More fun and games from the market-rigging department…
If SPX’s rally has impressed you, check out the Nikkei. Since its Aug 26 lows, NKD is up a whopping 13.8% — more than twice SPX’s impressive 6.0%.Do what I did and google “Japan” and “economy” for the past month and you’ll see nothing but negative stories including this one which confirms a “worsening economy” even before the effects of the recent 25% increase in the consumption tax have been absorbed.
So, why the 13.8% rally? Unlike the Fed, the Bank of Japan makes no secret of the fact that it buys stocks. In fact, the BoJ and the government pension fund are the two biggest owners of stocks in the Nikkei 225.
Thanks to negative rates, investors pay the BoJ to hold their cash. So, it costs the bank nothing to buy up everything in sight. All they have to do is make sure the stocks never decline in value. This is accomplished in two ways: (a) buying more stocks (throwing good money after bad); and, (b) by manipulating the currency (the yen carry trade.)
Lately, the yen carry trade has been working overtime. At some point the yen could theoretically get too cheap; so, the USDJPY is reset lower most nights when the low-volume futures markets are more easily propped up.
When the cash market opens, though, the USDJPY takes off. I’ve highlighted the period between 6:30am and 4:00pm in the chart below. The effects on the NKD are immediate. A few nanoseconds later, the S&P 500 futures join in. The algorithms which drive 90% of all US equity volume watch USDJPY like a hawk.
What happens if, for some reason, the USDJPY can’t be driven any higher or is busy resetting when extra assistance is needed? We’ve written often about the benefits derived from hammering VIX futures. Another favorite of central banks is oil futures.

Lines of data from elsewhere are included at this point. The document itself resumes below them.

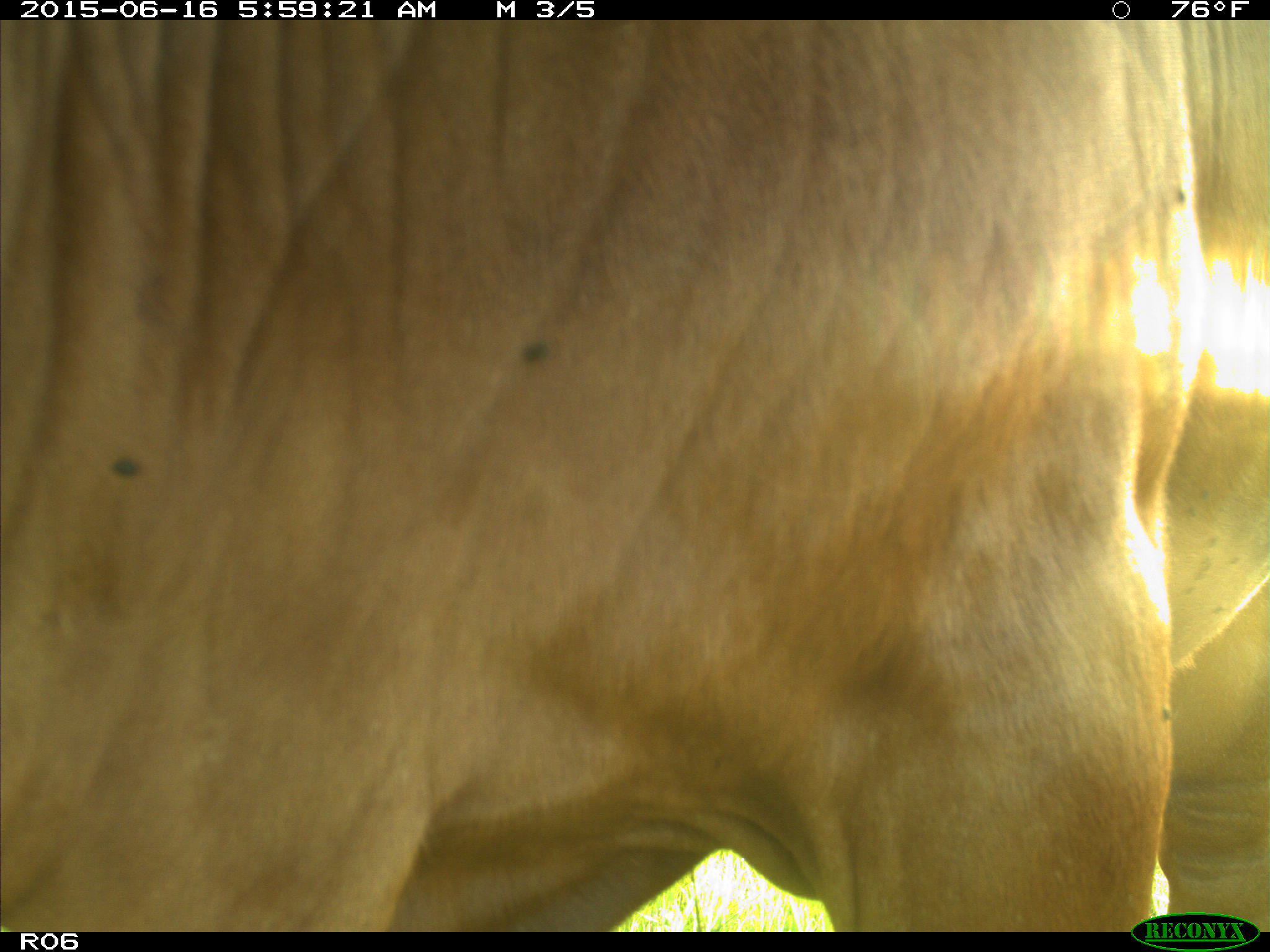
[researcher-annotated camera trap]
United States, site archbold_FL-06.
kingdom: Animalia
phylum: Chordata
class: Mammalia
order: Artiodactyla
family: Bovidae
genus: Bos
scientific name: Bos taurus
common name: domestic cow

As the chart below shows, it works exactly the same way as the yen carry trade. The only difference is that higher oil prices reverberate through the real economy, affecting nearly every business and consumer in fairly short order. So, the manipulation requires a little more finesse. The Fed has its own trading desk, presumably with the ability to dabble in the futures market. Their cost of funds is essentially zero as they can print money any time they like. Imagine how fun it will be when interest rates go negative and investors pay them to drive stock prices higher.